April 13th, 2009 at 9:08 am
Definitely – we’re all on SAVE mode right now. I’ve drastically cut back on my texting and recently switched from a contract cll phone to a prepaid – Of course my contract had already expired so I didn’t have to pay for the outragious cancellation fee! At any rate, I now use as many minutes as I purchase every month, so I don’t have to worry about the monthly surprise bill – This has really helped me budget my month a lot better.

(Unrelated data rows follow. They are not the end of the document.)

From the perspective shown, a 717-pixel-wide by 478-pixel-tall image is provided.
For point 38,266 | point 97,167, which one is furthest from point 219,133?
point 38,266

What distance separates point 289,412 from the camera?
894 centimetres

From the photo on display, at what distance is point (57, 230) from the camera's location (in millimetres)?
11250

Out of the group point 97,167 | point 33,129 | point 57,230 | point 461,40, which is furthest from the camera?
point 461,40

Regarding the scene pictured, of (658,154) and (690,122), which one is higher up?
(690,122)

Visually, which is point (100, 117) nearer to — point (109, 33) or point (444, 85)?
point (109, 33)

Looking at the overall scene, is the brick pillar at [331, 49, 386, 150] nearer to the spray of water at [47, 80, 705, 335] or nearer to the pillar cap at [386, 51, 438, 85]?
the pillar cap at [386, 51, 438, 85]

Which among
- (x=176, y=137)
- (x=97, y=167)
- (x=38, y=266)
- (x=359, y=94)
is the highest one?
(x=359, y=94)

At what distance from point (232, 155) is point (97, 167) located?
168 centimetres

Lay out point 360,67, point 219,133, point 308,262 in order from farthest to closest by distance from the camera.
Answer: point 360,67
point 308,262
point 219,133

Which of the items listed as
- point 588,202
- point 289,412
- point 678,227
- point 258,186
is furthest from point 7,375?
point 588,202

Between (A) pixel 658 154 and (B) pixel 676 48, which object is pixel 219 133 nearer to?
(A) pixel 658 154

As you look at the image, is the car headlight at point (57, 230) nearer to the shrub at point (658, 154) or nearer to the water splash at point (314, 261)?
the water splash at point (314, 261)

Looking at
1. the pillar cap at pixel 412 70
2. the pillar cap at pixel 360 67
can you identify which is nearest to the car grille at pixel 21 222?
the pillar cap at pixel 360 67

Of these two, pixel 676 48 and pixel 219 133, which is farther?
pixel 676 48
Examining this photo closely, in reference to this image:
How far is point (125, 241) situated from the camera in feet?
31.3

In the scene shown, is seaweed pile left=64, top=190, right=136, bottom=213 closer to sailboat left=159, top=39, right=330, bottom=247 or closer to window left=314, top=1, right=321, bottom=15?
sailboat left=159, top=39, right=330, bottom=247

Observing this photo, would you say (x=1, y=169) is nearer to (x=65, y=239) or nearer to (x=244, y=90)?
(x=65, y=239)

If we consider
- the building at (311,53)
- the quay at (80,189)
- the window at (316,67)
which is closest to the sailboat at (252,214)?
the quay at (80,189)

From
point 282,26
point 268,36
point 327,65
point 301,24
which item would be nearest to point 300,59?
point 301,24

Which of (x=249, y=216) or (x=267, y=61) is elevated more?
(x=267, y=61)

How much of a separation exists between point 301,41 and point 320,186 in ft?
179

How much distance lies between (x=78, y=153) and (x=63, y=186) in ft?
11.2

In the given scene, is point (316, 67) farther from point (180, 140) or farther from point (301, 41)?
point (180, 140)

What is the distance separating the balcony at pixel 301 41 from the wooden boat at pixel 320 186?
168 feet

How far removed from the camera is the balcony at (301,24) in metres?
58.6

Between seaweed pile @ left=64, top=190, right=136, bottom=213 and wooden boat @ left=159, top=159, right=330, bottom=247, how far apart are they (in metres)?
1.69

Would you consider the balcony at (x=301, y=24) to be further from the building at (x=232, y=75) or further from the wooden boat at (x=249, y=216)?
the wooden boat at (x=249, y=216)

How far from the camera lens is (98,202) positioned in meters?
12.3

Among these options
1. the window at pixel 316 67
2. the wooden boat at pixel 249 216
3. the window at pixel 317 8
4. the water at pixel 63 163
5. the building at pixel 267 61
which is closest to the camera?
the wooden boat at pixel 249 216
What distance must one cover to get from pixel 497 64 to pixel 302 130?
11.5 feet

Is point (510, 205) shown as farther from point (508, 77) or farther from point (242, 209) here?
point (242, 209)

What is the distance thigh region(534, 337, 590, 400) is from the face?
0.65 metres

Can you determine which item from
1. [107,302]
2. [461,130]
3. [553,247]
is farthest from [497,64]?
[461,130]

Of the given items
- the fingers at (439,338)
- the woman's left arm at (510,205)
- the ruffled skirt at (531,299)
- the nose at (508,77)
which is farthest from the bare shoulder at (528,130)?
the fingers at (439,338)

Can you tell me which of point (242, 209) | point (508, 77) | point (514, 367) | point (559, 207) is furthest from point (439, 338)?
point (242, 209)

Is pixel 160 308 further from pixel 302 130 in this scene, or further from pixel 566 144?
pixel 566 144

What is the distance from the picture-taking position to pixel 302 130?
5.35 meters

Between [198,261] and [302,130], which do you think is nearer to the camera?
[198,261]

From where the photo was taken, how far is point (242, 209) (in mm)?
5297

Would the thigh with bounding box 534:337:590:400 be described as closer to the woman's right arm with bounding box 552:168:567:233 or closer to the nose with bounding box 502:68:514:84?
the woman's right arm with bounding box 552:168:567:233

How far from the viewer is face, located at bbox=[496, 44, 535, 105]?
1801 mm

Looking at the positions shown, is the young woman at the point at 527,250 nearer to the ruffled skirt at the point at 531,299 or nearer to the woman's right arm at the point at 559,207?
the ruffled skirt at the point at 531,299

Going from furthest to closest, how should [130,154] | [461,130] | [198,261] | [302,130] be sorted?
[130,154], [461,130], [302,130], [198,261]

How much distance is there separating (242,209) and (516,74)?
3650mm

April 13th, 2009 at 5:24 pm
I agree that it’s time to tighten our belts,I’m not sure that I’m gonna start eating less but what I have done is cancel my cell phone contract and buy a Tracfone. Since then I have been saving nearly $50 every month and I’m still making the same amount of calls. I’m going to cancel my land line as well because since I bought the Tracfone I discovered that I can make long distance and international calls to about 60 country’s for the same price as a local call. I’ve started texting a lot and I’m saving even more because Tracfone only charges 5cents per text as apposed to 20cents I was paying on contract. This is a very real way to save without having to cut back so give it a try.
April 27th, 2009 at 11:38 am
Prepaid phones are a great way to reduce cell phone costs! I used to be obsessed with my Blackberry, but as a college student, could no longer afford to spend all of that money on a contract phone. I decided to switch to prepaid and LOVE IT! I only spend only on the minutes that I use. I can also still text and make long distance calls.
I would recommend it to anyone!
May 5th, 2009 at 11:03 am
GREAT article. This is my new favorite marketing blog, for sure. (And I let everyone in my Twitterverse know that!)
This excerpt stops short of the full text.